Tugas Diberikan 1: Temukan setiap baris dalam catatan yang memuat kata "flowing", lalu salin semua baris tersebut.

Dalam paradigma Jawa, pendidik diidentikkan dengan guru (gu dan ru)  yang berarti “digugu” dan “ditiru”.Dikatakan digugu (dipercaya) karena guru memiliki seperangkat ilmu yang memadai, yang karenanya ia memiliki wawasan dan pandangan yang luas dalam melihat kehidupan ini. Dikatakan ditiru (diikuti) karena guru memilki kepribadian yang utuh, yang karenanya segala tindak-tanduknya patut dijadikan panutan dari suri teladan oleh peserta didik. Pengertian ini di asumsikan bahwa tugas guru tidak sekadar transformasi ilmu, tetapi juga bagaimana ia mampu menginternalisasikan ilmunya kepada peserta didik. Pada tatanan ini terjadi sinkronisasi antara apa yang diucapkan oleh guru (didengar oleh peserta didik) dan yang dilakukanya (dilihat oleh pesearta didik).

Muhaimin secarah utuh mengemukakan karesteristik tugas-tugas pendidik dalam pendidikan islam. Dalam rumusanya, Muhaimin menggunakan istilah-istilah ustadz, mu’allim, murabbi, mursyid, mudarris, dan mu’addib.[11]Untuk lebih jelasnya dapat diuraikan sebagai berikut :

  1. Ustadzadalah orang yang berkomitmen dengan profesionalitas, yang melekat pada dirinya sikap dedikatif, komitmen terhadap mutu proses dan hasil kerja, serta sikap continuous improvement.
  2. Mu’allim adalah orang yang mengusai ilmu dan mampu mengembangkannya serta menjelaskan fungsinya dalam kehidupan, menjelaskan dimensi teoretis praktisnya, sekaligus melakukan transferilmu pengetahuan, internalisasi, serta implementasi. (Q.S. al-Baqarah:251)
  3. Murabbi adalah orang yang mendidik dan menyiapkan peserta didik agar mampu berkreasi serta mampu mengatur dan memelihara hasil kreasinya untuk tidak menimbulkan malapetaka bagi dirinya, masyarakat, dan alam sekitarnya. (Q.S. al- Isra': 24) dan (Q.S. al-Fatihah:2)
  4. Mursyidadalah orang yang mampu menjadi model atau sentral identifikasi diri atau menjadi pusat panutan, teladan, dan konsultan  bagi peserta didik.
  5. Mudarris adalah orang yang memiliki kepekaan intelektual dan imformasi serta memperbaharui pengetahuan dan keahlian secara berkelanjutan dan berusaha mencerdaskan peserta didik, memberantas kebodohan mereka, serta melatih keterampilan sesuai dengan bakat, minat, dan kemampuannya.

Tugas Diberikan 2: Sebutkan semua istilah yang digunakan Muhaimin dalam rumusannya tentang tugas pendidik dalam pendidikan Islam, sesuai teks tentang pendidik di atas.

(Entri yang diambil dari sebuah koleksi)
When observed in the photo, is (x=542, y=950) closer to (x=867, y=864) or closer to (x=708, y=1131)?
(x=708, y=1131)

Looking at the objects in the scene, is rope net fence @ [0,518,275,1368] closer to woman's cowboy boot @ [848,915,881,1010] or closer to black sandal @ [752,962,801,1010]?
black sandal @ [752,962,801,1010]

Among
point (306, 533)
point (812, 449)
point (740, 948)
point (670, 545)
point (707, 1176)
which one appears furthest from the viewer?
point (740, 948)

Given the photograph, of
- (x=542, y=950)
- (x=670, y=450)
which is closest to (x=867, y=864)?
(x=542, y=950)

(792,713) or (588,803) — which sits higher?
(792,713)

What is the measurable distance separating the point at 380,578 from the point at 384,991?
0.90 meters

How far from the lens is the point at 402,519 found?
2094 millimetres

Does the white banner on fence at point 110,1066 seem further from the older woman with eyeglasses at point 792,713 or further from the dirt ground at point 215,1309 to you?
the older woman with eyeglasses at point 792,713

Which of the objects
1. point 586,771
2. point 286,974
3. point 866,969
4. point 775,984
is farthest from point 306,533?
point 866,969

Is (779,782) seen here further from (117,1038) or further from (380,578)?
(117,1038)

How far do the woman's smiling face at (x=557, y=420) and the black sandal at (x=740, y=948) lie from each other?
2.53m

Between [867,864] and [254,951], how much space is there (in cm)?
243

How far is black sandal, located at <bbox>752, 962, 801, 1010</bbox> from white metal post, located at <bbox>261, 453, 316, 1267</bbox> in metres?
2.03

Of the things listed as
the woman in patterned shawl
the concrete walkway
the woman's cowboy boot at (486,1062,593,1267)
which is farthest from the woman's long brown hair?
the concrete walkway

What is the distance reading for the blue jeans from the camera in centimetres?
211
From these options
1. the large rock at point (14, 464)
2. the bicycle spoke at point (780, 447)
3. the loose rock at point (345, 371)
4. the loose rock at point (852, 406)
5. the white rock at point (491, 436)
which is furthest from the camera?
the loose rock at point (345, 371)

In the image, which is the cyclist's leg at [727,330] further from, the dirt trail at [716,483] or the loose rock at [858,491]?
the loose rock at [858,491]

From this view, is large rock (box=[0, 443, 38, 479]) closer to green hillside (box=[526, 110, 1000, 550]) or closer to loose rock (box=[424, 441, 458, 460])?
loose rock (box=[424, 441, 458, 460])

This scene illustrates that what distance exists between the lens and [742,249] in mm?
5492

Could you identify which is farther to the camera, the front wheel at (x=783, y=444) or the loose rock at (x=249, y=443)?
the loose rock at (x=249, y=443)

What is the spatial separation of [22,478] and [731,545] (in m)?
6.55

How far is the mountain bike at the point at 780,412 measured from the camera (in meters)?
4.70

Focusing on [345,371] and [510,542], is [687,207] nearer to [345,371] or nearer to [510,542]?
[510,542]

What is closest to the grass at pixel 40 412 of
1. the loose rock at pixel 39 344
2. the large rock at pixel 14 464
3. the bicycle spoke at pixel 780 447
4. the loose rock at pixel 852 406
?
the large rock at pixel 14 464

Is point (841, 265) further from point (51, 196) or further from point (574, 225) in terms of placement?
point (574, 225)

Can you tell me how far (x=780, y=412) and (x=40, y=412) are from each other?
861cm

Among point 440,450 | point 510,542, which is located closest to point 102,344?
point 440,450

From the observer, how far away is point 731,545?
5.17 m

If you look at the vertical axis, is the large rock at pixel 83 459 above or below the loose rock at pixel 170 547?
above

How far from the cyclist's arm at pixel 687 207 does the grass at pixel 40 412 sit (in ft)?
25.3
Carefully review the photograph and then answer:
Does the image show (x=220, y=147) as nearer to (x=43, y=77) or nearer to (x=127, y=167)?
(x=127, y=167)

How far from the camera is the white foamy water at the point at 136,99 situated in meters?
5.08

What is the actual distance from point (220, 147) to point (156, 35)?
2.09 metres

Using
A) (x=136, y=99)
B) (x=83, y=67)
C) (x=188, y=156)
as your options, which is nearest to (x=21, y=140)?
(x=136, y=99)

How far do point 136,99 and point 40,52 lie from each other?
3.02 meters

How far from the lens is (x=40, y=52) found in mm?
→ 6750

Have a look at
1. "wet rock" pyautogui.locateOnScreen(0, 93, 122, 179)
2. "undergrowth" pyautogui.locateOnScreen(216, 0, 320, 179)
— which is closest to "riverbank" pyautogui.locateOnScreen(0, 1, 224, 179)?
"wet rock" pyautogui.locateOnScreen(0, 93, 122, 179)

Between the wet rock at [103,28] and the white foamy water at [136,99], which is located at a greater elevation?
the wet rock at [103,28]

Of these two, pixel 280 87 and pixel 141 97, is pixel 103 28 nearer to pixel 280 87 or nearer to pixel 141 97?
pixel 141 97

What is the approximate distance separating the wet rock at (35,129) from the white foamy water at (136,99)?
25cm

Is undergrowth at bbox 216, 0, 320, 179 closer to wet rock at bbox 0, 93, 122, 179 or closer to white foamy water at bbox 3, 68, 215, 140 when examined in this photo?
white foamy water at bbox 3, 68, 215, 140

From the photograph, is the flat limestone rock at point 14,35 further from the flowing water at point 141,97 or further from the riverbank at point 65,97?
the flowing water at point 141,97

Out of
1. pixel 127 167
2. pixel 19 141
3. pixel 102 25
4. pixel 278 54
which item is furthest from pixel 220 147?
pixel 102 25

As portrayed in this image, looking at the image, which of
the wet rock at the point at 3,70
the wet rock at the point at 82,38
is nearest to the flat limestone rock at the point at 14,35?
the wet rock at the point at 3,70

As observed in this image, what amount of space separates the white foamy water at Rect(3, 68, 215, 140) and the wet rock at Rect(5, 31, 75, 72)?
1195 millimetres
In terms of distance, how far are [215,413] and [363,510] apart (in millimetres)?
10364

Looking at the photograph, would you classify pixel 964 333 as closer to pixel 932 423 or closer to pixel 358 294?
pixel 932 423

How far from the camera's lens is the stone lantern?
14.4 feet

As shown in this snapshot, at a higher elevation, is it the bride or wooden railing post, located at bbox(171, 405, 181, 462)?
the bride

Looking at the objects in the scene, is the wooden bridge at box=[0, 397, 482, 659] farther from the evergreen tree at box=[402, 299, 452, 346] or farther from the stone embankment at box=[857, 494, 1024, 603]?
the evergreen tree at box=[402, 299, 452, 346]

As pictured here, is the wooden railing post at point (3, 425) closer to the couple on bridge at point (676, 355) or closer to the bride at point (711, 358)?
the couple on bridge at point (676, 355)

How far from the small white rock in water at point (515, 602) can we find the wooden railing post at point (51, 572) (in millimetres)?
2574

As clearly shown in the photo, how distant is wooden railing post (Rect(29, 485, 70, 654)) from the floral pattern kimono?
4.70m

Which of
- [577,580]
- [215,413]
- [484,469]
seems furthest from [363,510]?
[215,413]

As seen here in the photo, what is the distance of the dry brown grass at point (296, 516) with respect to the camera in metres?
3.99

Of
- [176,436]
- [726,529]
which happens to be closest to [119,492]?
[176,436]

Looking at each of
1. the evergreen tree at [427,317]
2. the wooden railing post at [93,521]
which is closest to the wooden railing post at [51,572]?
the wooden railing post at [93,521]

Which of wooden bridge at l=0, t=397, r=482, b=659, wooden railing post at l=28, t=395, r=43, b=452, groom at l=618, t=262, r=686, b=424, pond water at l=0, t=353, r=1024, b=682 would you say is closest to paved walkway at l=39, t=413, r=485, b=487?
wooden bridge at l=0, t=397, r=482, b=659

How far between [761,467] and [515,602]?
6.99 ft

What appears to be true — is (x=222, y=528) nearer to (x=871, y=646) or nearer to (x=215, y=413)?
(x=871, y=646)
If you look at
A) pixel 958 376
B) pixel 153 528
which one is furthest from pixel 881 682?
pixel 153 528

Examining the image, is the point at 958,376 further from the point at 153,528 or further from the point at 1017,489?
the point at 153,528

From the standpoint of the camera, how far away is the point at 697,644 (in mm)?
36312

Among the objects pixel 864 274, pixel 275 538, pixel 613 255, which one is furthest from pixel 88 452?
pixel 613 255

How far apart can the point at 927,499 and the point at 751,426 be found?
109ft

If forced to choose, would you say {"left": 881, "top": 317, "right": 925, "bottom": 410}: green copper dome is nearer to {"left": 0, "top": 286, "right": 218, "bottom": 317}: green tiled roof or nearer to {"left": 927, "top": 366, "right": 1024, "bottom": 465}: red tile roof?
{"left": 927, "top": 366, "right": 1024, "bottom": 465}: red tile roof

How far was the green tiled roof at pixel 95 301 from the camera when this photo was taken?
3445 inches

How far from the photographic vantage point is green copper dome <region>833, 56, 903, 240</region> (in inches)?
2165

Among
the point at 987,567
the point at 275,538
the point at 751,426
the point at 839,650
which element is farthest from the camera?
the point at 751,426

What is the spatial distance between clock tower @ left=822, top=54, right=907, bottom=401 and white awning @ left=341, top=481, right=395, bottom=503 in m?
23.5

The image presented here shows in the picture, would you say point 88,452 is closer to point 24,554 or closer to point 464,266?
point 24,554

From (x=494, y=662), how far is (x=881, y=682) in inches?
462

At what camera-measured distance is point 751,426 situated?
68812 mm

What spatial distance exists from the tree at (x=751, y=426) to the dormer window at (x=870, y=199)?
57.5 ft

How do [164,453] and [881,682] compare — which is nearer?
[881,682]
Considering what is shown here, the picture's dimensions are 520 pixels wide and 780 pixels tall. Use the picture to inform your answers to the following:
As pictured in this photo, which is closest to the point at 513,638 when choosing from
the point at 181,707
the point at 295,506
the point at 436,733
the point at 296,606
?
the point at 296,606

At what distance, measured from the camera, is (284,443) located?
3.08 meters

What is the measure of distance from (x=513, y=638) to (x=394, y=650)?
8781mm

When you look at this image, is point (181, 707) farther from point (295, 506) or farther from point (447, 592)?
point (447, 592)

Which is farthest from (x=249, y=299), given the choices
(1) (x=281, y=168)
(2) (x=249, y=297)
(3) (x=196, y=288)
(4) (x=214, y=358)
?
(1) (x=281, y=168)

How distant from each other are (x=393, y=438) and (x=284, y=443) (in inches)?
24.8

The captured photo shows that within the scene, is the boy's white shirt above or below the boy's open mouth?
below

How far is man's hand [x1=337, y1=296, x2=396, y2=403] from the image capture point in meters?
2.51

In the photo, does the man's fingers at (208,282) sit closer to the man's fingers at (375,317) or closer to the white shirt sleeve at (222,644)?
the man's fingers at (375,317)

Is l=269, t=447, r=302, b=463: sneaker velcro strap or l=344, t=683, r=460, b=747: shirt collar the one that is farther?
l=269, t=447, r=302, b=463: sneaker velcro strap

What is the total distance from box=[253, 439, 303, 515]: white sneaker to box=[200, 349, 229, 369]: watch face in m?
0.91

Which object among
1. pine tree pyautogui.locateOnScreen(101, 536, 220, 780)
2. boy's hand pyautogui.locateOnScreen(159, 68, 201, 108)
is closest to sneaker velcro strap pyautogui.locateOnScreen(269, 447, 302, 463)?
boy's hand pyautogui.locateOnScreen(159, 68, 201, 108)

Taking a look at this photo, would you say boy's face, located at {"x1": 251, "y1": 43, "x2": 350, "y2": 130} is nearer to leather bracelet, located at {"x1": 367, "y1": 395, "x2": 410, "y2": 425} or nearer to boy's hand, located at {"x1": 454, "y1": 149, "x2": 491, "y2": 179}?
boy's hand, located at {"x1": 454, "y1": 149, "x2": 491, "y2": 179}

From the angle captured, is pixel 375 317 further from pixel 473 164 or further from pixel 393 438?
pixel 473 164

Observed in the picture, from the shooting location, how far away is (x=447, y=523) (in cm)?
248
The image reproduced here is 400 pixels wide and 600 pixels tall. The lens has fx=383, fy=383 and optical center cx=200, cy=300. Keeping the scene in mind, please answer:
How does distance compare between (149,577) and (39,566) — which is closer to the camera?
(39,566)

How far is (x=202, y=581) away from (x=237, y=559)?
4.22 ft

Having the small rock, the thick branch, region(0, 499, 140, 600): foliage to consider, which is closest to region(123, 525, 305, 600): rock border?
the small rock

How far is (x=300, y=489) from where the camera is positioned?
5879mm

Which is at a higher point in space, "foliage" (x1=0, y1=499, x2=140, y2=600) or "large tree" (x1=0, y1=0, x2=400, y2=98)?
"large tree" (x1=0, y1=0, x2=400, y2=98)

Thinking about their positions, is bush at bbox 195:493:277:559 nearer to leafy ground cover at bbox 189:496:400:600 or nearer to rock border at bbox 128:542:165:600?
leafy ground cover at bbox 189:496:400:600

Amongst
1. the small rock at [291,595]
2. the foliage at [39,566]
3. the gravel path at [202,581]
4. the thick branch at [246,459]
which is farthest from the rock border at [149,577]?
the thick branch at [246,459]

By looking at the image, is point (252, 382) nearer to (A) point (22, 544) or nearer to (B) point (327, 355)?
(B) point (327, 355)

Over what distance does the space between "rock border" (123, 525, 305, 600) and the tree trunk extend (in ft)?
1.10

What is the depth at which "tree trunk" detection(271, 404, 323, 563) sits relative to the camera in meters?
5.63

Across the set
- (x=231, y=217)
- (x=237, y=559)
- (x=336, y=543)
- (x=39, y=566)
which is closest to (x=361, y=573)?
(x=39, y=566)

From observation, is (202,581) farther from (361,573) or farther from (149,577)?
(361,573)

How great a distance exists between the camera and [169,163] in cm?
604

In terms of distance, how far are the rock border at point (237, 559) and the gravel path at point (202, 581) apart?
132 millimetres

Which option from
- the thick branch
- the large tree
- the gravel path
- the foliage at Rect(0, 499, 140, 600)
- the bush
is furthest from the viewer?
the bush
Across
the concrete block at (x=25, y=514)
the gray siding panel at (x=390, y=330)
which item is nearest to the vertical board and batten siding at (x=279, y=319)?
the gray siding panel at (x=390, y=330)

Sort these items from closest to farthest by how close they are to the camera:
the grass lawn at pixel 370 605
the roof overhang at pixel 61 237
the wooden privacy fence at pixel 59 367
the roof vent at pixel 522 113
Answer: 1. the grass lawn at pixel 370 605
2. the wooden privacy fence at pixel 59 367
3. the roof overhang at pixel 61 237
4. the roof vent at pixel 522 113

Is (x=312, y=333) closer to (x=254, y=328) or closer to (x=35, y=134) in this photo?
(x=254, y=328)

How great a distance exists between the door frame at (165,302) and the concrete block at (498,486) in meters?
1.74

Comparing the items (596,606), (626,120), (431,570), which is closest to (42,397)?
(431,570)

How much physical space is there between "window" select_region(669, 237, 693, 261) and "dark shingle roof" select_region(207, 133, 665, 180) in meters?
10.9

Jawaban Tugas 1:
From the photograph, is the flat limestone rock at point 14,35 further from the flowing water at point 141,97 or further from the riverbank at point 65,97?
the flowing water at point 141,97

Jawaban Tugas 2: ustadz, mu’allim, murabbi, mursyid, mudarris, mu’addib